--- Record list ---

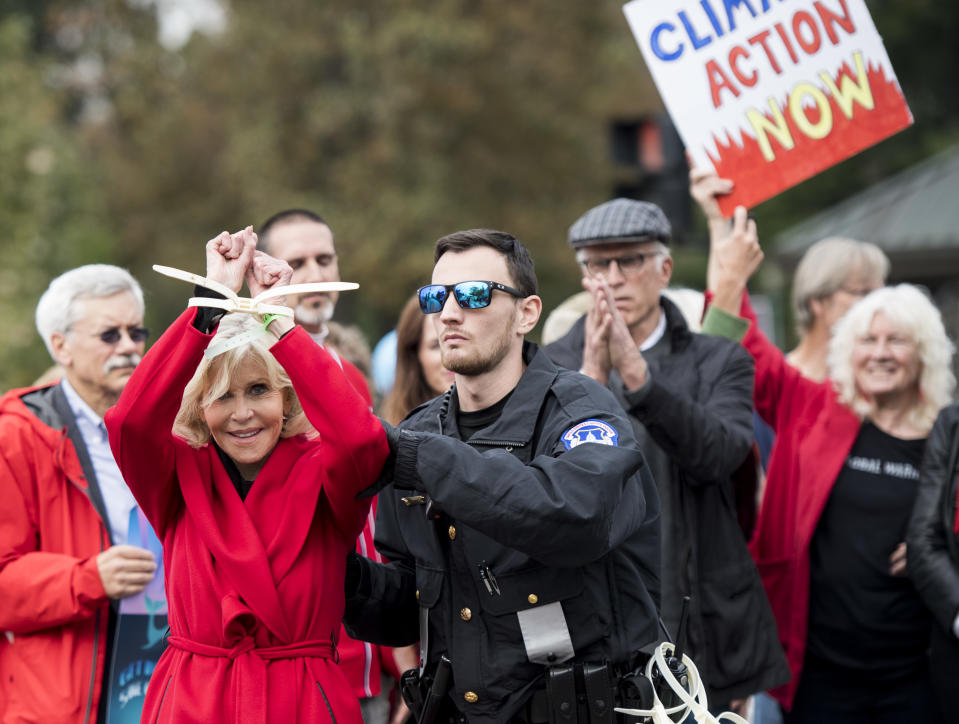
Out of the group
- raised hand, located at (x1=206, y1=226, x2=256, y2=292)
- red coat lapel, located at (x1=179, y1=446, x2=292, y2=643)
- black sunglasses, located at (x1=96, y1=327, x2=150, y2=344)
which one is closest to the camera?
raised hand, located at (x1=206, y1=226, x2=256, y2=292)

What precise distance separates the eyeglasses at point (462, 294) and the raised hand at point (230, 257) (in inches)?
18.9

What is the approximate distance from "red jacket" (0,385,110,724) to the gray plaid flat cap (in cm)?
204

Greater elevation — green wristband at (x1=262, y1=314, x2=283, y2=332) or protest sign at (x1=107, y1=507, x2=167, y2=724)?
green wristband at (x1=262, y1=314, x2=283, y2=332)

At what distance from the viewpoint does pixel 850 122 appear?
5.00m

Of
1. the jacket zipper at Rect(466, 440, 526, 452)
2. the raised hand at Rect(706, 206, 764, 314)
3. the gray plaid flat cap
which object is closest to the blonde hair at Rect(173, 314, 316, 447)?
the jacket zipper at Rect(466, 440, 526, 452)

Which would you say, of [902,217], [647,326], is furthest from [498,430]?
[902,217]

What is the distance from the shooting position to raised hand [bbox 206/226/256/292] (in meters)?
A: 3.31

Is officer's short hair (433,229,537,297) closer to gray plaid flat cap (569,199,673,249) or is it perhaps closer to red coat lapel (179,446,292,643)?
red coat lapel (179,446,292,643)

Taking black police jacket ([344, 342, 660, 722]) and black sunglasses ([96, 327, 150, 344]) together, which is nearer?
black police jacket ([344, 342, 660, 722])

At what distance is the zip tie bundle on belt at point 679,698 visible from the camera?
3295 mm

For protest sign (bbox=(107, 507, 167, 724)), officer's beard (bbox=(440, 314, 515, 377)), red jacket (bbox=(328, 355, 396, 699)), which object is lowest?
red jacket (bbox=(328, 355, 396, 699))

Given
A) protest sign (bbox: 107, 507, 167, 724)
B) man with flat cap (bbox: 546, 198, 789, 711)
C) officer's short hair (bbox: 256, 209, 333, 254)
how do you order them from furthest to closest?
officer's short hair (bbox: 256, 209, 333, 254) < man with flat cap (bbox: 546, 198, 789, 711) < protest sign (bbox: 107, 507, 167, 724)

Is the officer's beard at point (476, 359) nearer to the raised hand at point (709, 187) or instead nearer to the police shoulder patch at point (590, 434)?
the police shoulder patch at point (590, 434)

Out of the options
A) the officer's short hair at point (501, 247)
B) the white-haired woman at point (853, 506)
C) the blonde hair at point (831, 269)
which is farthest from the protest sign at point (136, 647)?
the blonde hair at point (831, 269)
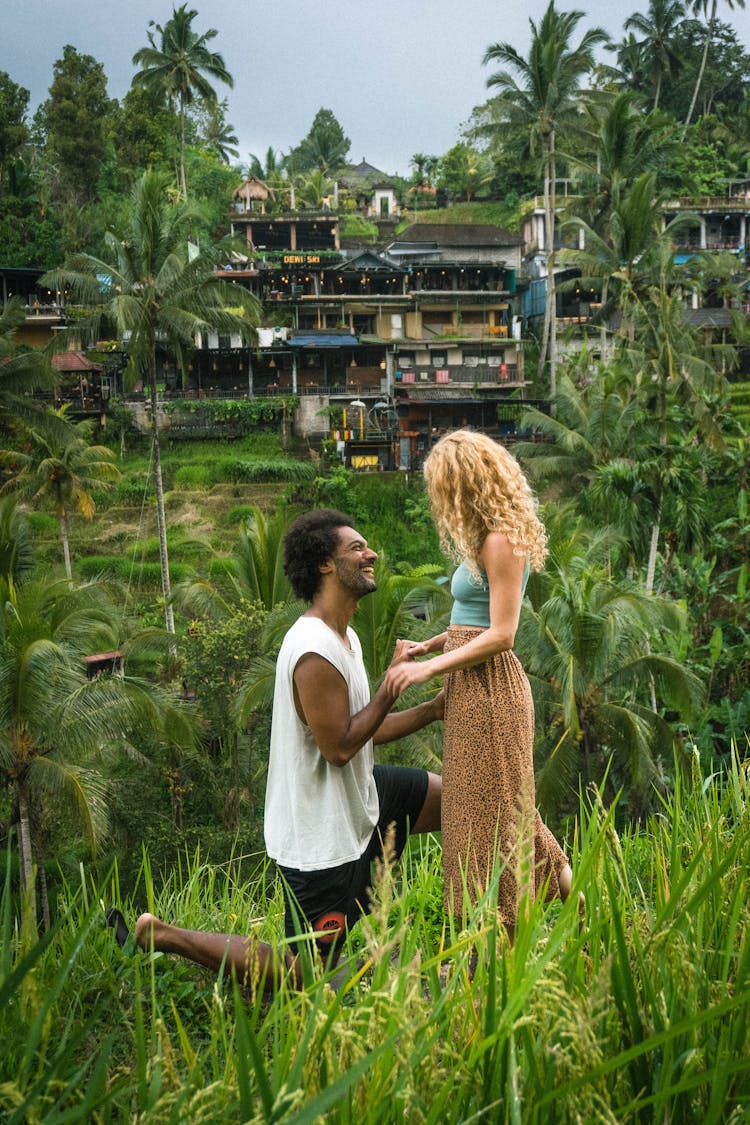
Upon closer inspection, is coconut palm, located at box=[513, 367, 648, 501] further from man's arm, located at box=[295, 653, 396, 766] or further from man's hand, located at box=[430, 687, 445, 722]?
man's arm, located at box=[295, 653, 396, 766]

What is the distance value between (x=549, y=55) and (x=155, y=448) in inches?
785

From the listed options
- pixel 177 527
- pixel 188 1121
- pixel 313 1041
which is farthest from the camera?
pixel 177 527

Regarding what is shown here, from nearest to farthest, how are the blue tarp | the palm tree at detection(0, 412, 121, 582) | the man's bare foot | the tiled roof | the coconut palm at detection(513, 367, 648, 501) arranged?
the man's bare foot
the coconut palm at detection(513, 367, 648, 501)
the palm tree at detection(0, 412, 121, 582)
the tiled roof
the blue tarp

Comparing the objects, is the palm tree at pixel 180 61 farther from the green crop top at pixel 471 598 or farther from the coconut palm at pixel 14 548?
the green crop top at pixel 471 598

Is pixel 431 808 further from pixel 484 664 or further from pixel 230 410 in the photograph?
pixel 230 410

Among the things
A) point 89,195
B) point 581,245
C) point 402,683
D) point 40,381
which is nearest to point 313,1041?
point 402,683

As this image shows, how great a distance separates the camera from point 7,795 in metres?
13.3

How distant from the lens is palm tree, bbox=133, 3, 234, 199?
38.2 m

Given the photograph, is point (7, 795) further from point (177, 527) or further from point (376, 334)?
point (376, 334)

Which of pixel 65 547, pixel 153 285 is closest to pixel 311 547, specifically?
pixel 153 285

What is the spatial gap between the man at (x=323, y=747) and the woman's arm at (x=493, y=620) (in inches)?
3.6

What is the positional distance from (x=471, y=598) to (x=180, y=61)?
136 feet

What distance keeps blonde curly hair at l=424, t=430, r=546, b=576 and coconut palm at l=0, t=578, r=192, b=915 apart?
9136 millimetres

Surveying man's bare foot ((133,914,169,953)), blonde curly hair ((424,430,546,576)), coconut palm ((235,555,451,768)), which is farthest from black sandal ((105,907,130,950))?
coconut palm ((235,555,451,768))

---

__Written instruction__. Each line from the one with "Given the photograph, is" through the last line of the records must be written out word for word. Include nothing else.

__Solution to this exercise__.
Given the photograph, is point (7, 795) further from point (177, 527) or further from point (376, 334)?
point (376, 334)

Which of pixel 65 547, pixel 153 285 is closest to pixel 311 547, specifically?
pixel 153 285

What is the spatial gap between the man at (x=323, y=747) and the woman's arm at (x=493, y=620) (in inches)?
3.6

What is the positional distance from (x=471, y=598) to (x=180, y=61)?
136 feet

What distance keeps blonde curly hair at l=424, t=430, r=546, b=576 and coconut palm at l=0, t=578, r=192, b=915 apart?
9136 millimetres

Surveying man's bare foot ((133,914,169,953)), blonde curly hair ((424,430,546,576)), coconut palm ((235,555,451,768)), which is farthest from black sandal ((105,907,130,950))?
coconut palm ((235,555,451,768))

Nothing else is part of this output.